In 6 months in of making Startup Mindsets an LLC, I have learned there’s no other option but to fight for your dreams for a founder, small business owner, entrepreneur. While tech has been over glamorized and coaxed a lot of people to want to build startups, starting a regular business is also a really great idea for a lot of folks, specialized technology shouldn't be the only form of entrepreneurship to be highlighted nowadays.
I see the mountain as an exciting JOURNEY to climb and we’re pretty close to conquering one tough uphill of landing sponsors, growing downloads and publishing a top tier business book.
I find it quite fitting that a lot of entrepreneurship books also fit the self help category, because, how can starting and scaling a business not be inspiring? We are only really inspired by acts that include courage, following one's heart, overcoming challenges, and doing good for others. To me, interviewing people and hanging out on the podcast does not feel like a job, it’s just fun and we’ve inspired some people that I know, to start stores, quit their shitty jobs and chase pursuits that speak to their inner being.

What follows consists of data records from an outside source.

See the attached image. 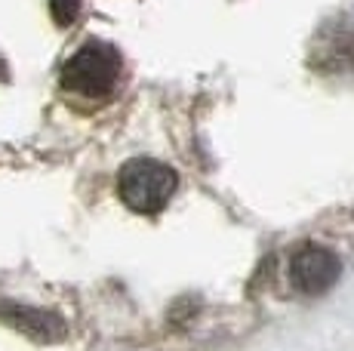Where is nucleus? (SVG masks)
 I'll return each instance as SVG.
<instances>
[{
    "mask_svg": "<svg viewBox=\"0 0 354 351\" xmlns=\"http://www.w3.org/2000/svg\"><path fill=\"white\" fill-rule=\"evenodd\" d=\"M62 90L80 99H105L120 80V53L111 44L90 40L62 65Z\"/></svg>",
    "mask_w": 354,
    "mask_h": 351,
    "instance_id": "obj_1",
    "label": "nucleus"
},
{
    "mask_svg": "<svg viewBox=\"0 0 354 351\" xmlns=\"http://www.w3.org/2000/svg\"><path fill=\"white\" fill-rule=\"evenodd\" d=\"M339 265L336 253H330L321 244H305L290 256V283L305 296H321L333 283L339 281Z\"/></svg>",
    "mask_w": 354,
    "mask_h": 351,
    "instance_id": "obj_3",
    "label": "nucleus"
},
{
    "mask_svg": "<svg viewBox=\"0 0 354 351\" xmlns=\"http://www.w3.org/2000/svg\"><path fill=\"white\" fill-rule=\"evenodd\" d=\"M50 12L56 25H71L80 12V0H50Z\"/></svg>",
    "mask_w": 354,
    "mask_h": 351,
    "instance_id": "obj_5",
    "label": "nucleus"
},
{
    "mask_svg": "<svg viewBox=\"0 0 354 351\" xmlns=\"http://www.w3.org/2000/svg\"><path fill=\"white\" fill-rule=\"evenodd\" d=\"M176 170L160 160L136 158L127 160L118 173V194L133 213H160L176 194Z\"/></svg>",
    "mask_w": 354,
    "mask_h": 351,
    "instance_id": "obj_2",
    "label": "nucleus"
},
{
    "mask_svg": "<svg viewBox=\"0 0 354 351\" xmlns=\"http://www.w3.org/2000/svg\"><path fill=\"white\" fill-rule=\"evenodd\" d=\"M0 321L6 327L19 330L34 342H62L68 336L65 321L56 312L46 308H31V305H16V302H3L0 305Z\"/></svg>",
    "mask_w": 354,
    "mask_h": 351,
    "instance_id": "obj_4",
    "label": "nucleus"
}]
</instances>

My advice would be to champion your own individual curiosity and work to solve problems while at the same time doing what brings you joy. If you don't have curiosity, you'll assume the answer without wanting the data.
I recently had the opportunity to interview two successful authors Jeremy Utley and Simon Alexander Ong on Startup Mindsets Podcast. The 2 themes they discuss are finding problems worth solving and doing things that energize you, respectively.
One, it's really important to be either a vitamin or pain killer when it comes to the product or service you create because it will be the way you sell what you've created.
Looking at the big picture, people who start businesses, startups, etc. do so because they found a calling. Finding that calling requires introspection and remaining curious about will this work out, can customers pay me to solve this?
In an interview, I did with John R Green, CEO & Co-founder of Nada, he cites that believing in the products that Nada is building and that they add value to people being what drives him and his team of 20+ to be committed to providing access to digital real estate shares. This appealed to John because he'd previously worked in the mortgage lending space and learned that real estate is a trillion dollar asset class very difficult to break into which led him to start Nada Inc.